> [WHAT THE TASK REQUIRES]:
Leave out the pictures and repeat exactly the lines from the one containing "old navy blue" through the end of the records.

> [AVAILABLE RECORDS]:

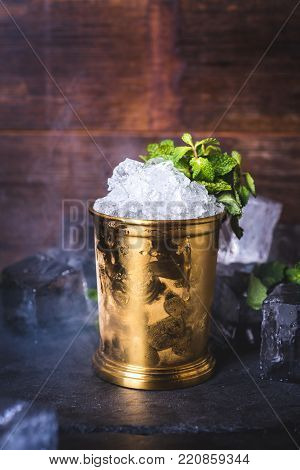 A tin can with ice is decorated with a sprig of mint. Light smoke envelops the bucket.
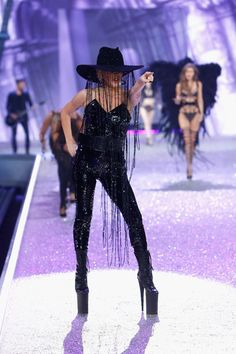 Lady Gaga performs on the runway with Swarovski crystals during Victoria's Secret Fashion Show on November 30, 2016 in Paris, France.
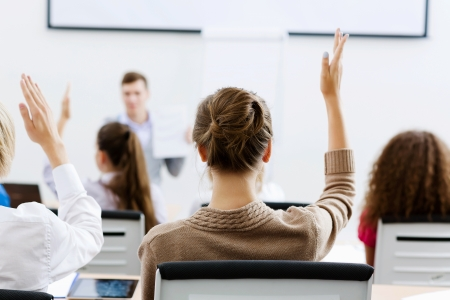 training: Young teacher in classroom standing in front of class Stock Photo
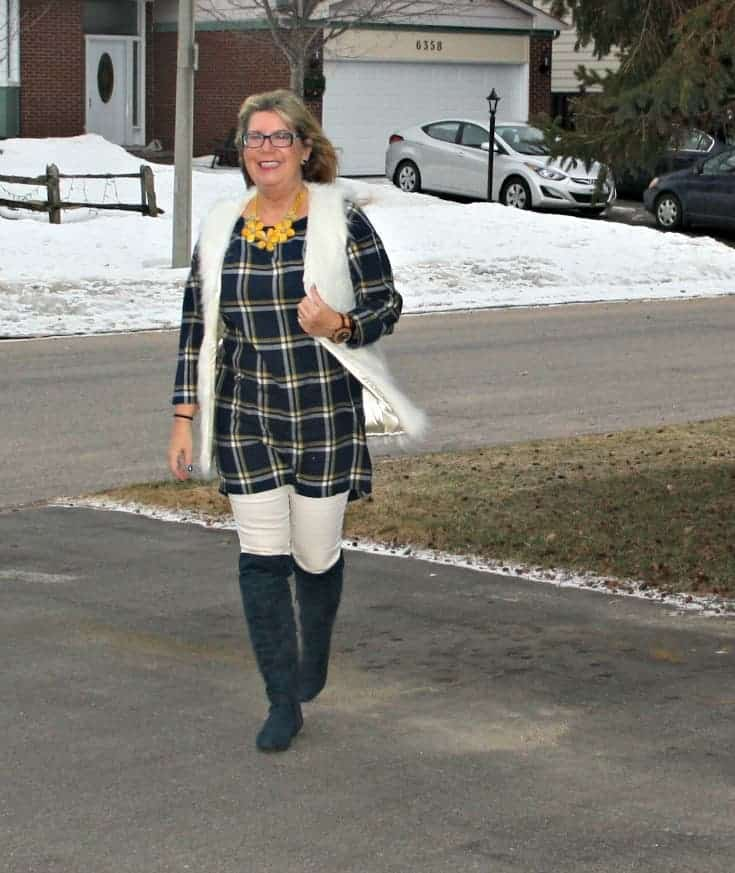 old navy blue plaid dress and white fur vest and blue suede boots with white denim
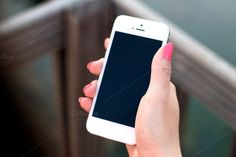 iPhone 5 mockup with a woman's hand by Jan Vašek on Creative Market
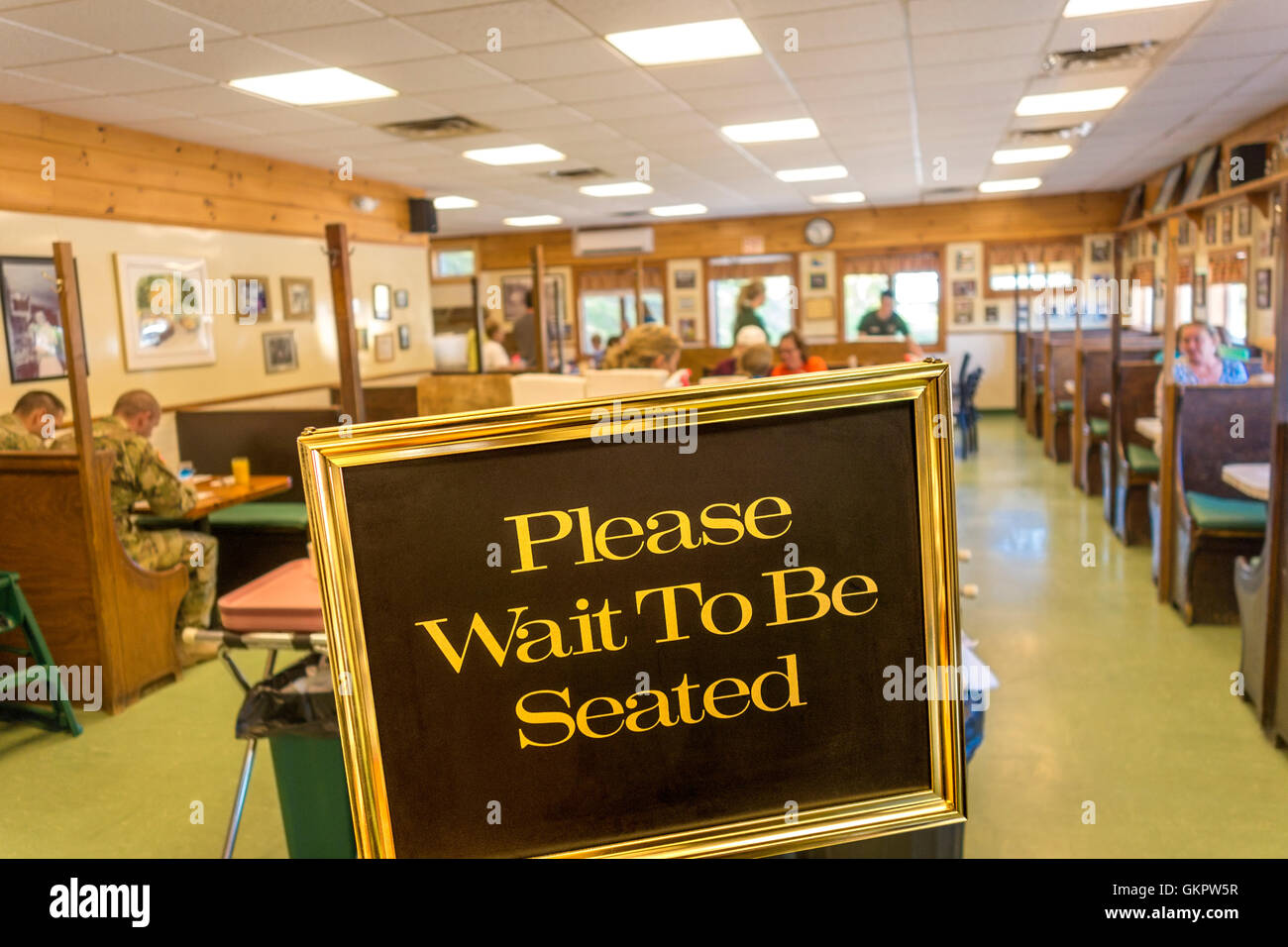 Sign Please Wait To Be Seated in a typical American Diner. Famous Moody's Diner, Waldoboro, Maine. On US Route - Stock Image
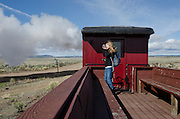 Passengers aboard the Cumbres & Toltec Scenic Railroad as it departs Antonito Depot en route to Chama, New Mexico.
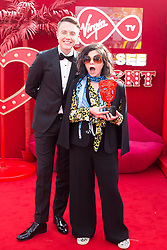 EDITORIAL USE ONLY<br /> Caitlin Moran with Virgin TV's red-carpet host Roman Kemp in Virgin TV's Must-See Moment Lounge at the Virgin TV British Academy Television Awards.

> [EXERCISE ANSWER]:
 old navy blue plaid dress and white fur vest and blue suede boots with white denim
 iPhone 5 mockup with a woman's hand by Jan Vašek on Creative Market
 Sign Please Wait To Be Seated in a typical American Diner. Famous Moody's Diner, Waldoboro, Maine. On US Route - Stock Image
 Passengers aboard the Cumbres & Toltec Scenic Railroad as it departs Antonito Depot en route to Chama, New Mexico.
 EDITORIAL USE ONLY<br /> Caitlin Moran with Virgin TV's red-carpet host Roman Kemp in Virgin TV's Must-See Moment Lounge at the Virgin TV British Academy Television Awards.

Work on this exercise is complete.